▸ Complete the following
1 - In the cedar thread, which saw does beelzerob plan to use for the shorter, more manageable logs?
2 - Decide whether each statement agrees with the cedar thread: (a) rayking49 has only ever used air-dried cedar; (b) EHCRain's grandfather air dried his cedar in a garage; (c) beelzerob's earlier milling of black locust went well. Answer yes or no for each and quote the deciding words of the thread.
3 - Reproduce word for word the portion of the cedar thread that starts at "I was planning" and ends at "boxes some day?".

─── Text passage

# Wife happened upon some cedar...now what?



## beelzerob (May 2, 2010)

My wife came across some freshly cut cedar. Unfortunately she didn't get the chance to cut it herself, or it might have been cut into better sized logs, but we won't look gift wood in the mouth. There's some pretty decent diameter pieces in there towards the bottom.

















I've not milled up any logs yet except some black locust, and that went spectacularly bad....so I'm looking for some confidence building measures here.

Do I need to paint the ends of these immediately? I know with oak, it begins checking about as soon as you cut it down. It's basically the difference between painting it tonight or tomorrow, that's all. If it can wait for tomorrow, then I'm happy to let it wait.

I've heard that air drying before kiln drying is a good plan to avoid warping (looks like I'll get to put Darren's kiln plans to the test after all, and not just for killing bugs). With winter almost here, does it matter if they air dry over winter outside (under a roof, but not sheltered otherwise)?

I was planning on using my chainsaw mill (haven't tried the thing at all yet) for the longer logs, and then for the shorter more manageable ones, I'd use my 12" Grizzly bandsaw.

Is there a thickness I should target for cedar? I know it's a soft wood, so is 1/2" about a minimum? Is 1" a good standard size out of these things? Is a 2" slab even useful for much?

Help is appreciated. I'm glad to get it, as we have basically no cedar onhand. I know I won't get to use it for months, but still. Maybe to line some boxes some day?

Garage sure smells good now.


----------



## EHCRain (Oct 24, 2010)

Many years ago my grandfather milled some cedar down to 1/4 to use as lining for closets. He air dried it in a barn for many years. Hope that helps a little.


----------



## rayking49 (Nov 6, 2011)

I've never used kiln dried cedar. All ive ever used was air dried. Never had a problem with it. The thinnest I've ever planed it was about 1/8 thickness. I love working with cedar. It is very "user friendly".


----------



## beelzerob (May 2, 2010)

I can make it thinner later for lining things (makes me sad I missed out on that drum sander last auction I went to), but what is a good target thickness for milling it from the logs?

Should I just plan to air dry this stuff then? Is kiln dried cedar not a good idea?


----------



## rayking49 (Nov 6, 2011)

I'm not saying its a bad idea. I've just never done it, I've built projects soon after having it sawn into lumber. The thinnest I've ever had it sawn was 4/4. But that is because I was wanting 3/4 material for cedar chests, wall paneling, etc. I'm sure it could be sawn thinner, I've just never done it personally. Good luck and have fun experimenting. Cedar is a pretty stable wood IMO.


----------



## beelzerob (May 2, 2010)

Well, step 1 is complete...all of the pieces are a lovely shade of blue now. It's certainly the step in the process that all of my kids enjoy. They ended up almost as blue.

──────
─── Source data

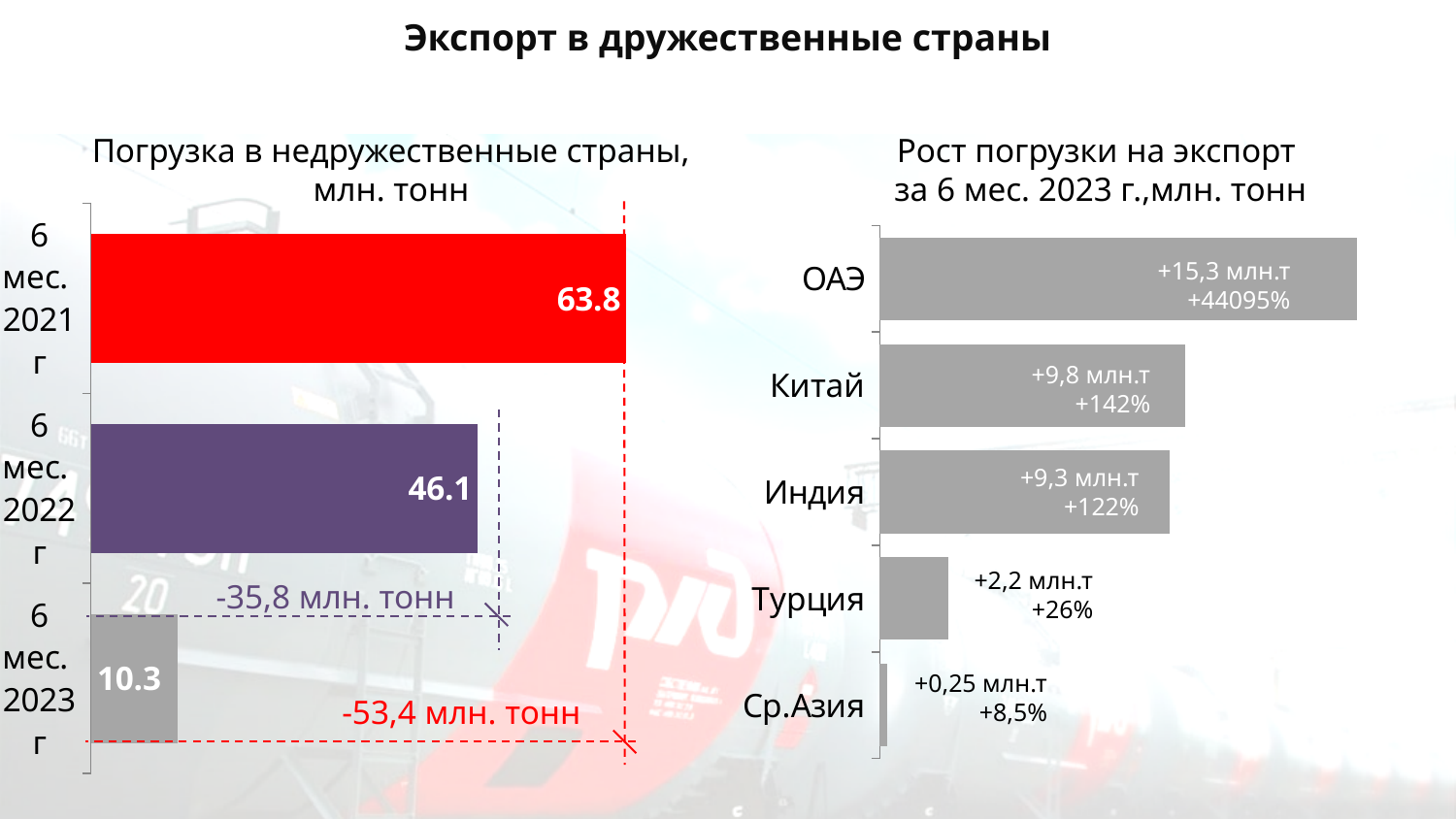
In the chart 'Рост погрузки на экспорт за 6 мес. 2023 г., млн. тонн', which is larger in million tonnes: Турция or Ср.Азия? Турция In the chart 'Рост погрузки на экспорт за 6 мес. 2023 г., млн. тонн', which country has the highest growth in million tonnes? ОАЭ In the chart 'Погрузка в недружественные страны, млн. тонн', what is the difference between the values for 6 мес. 2021 г and 6 мес. 2022 г? 17.7 What kind of chart is 'Рост погрузки на экспорт за 6 мес. 2023 г., млн. тонн'? bar chart In the chart 'Погрузка в недружественные страны, млн. тонн', do the values rise or fall from 6 мес. 2021 г to 6 мес. 2023 г? fall In the chart 'Погрузка в недружественные страны, млн. тонн', what is the value for 6 мес. 2023 г? 10.3 In the chart 'Рост погрузки на экспорт за 6 мес. 2023 г., млн. тонн', how many countries are listed? 5 In the chart 'Рост погрузки на экспорт за 6 мес. 2023 г., млн. тонн', what is the growth in million tonnes for Китай? +9,8 млн.т In the chart 'Погрузка в недружественные страны, млн. тонн', how many bars are plotted? 3 In the chart 'Погрузка в недружественные страны, млн. тонн', what is the value for 6 мес. 2021 г? 63.8 In the chart 'Рост погрузки на экспорт за 6 мес. 2023 г., млн. тонн', what percentage growth is shown for Индия? +122% In the chart 'Погрузка в недружественные страны, млн. тонн', which period has the lowest value? 6 мес. 2023 г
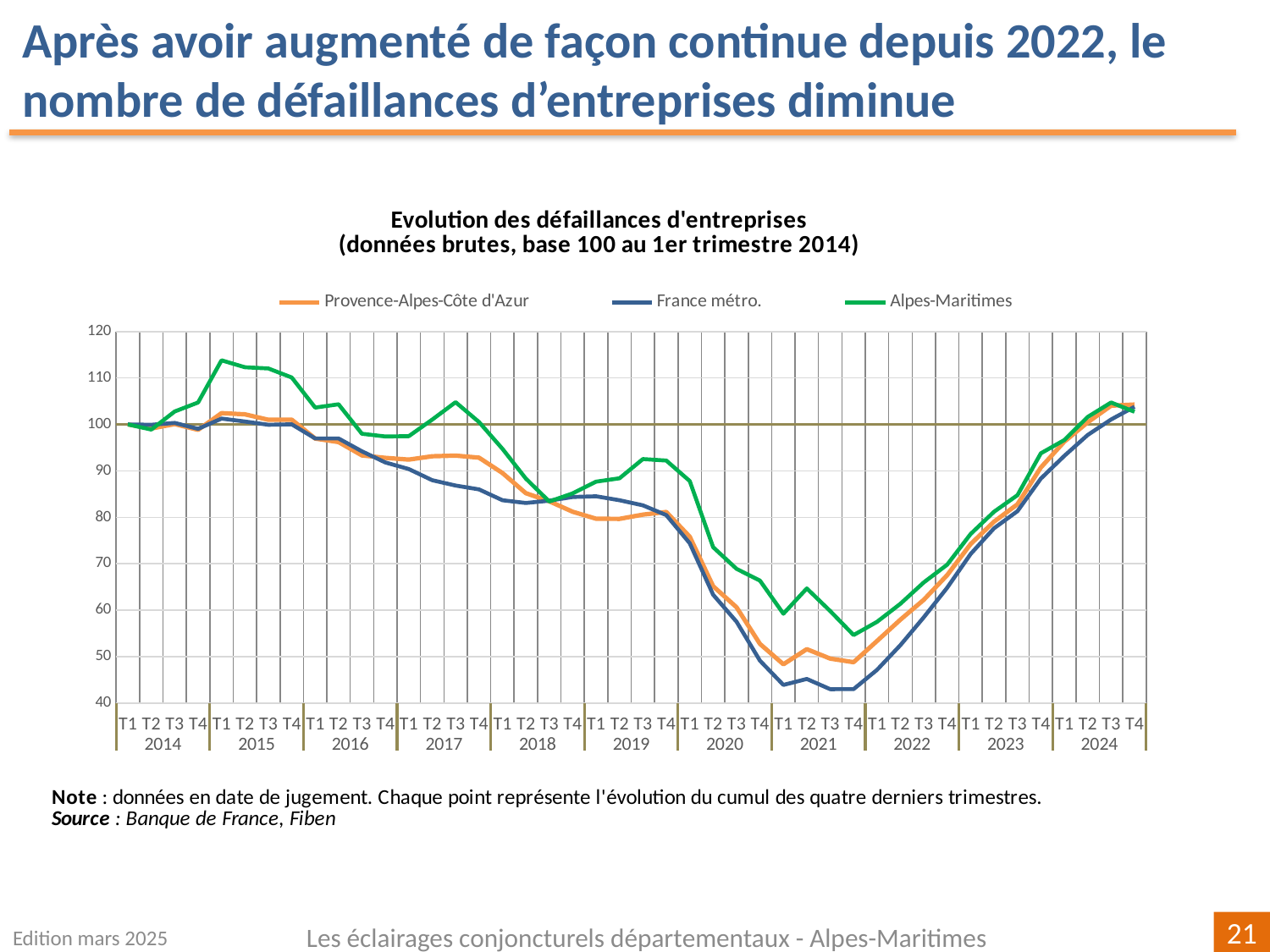
Is the value for Alpes-Maritimes at T3 2017 greater or less than 100? greater How many series does the legend list? 3 Between T1 2019 and T4 2021, do the values for France métro. rise or fall? fall Which series has the lowest value at T4 2021? France métro. Which series has the highest value at T1 2015? Alpes-Maritimes How many years are shown along the x axis? 11 What is the value of each series at T1 2014, the base period? 100 Is the value for France métro. at T4 2021 greater or less than 50? less Which series are listed in the legend? Provence-Alpes-Côte d'Azur, France métro., Alpes-Maritimes What kind of chart is shown on the slide? line chart Is the value for Alpes-Maritimes at T1 2015 greater or less than 110? greater Between T1 2022 and T3 2024, do the values for Provence-Alpes-Côte d'Azur rise or fall? rise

──────

▸ Replies
1 - His 12" Grizzly bandsaw.

2 -
(a) Yes: "All ive ever used was air dried."
(b) No: "He air dried it in a barn for many years."
(c) No: "I've not milled up any logs yet except some black locust, and that went spectacularly bad"

3 -
I was planning on using my chainsaw mill (haven't tried the thing at all yet) for the longer logs, and then for the shorter more manageable ones, I'd use my 12" Grizzly bandsaw.

Is there a thickness I should target for cedar? I know it's a soft wood, so is 1/2" about a minimum? Is 1" a good standard size out of these things? Is a 2" slab even useful for much?

Help is appreciated. I'm glad to get it, as we have basically no cedar onhand. I know I won't get to use it for months, but still. Maybe to line some boxes some day?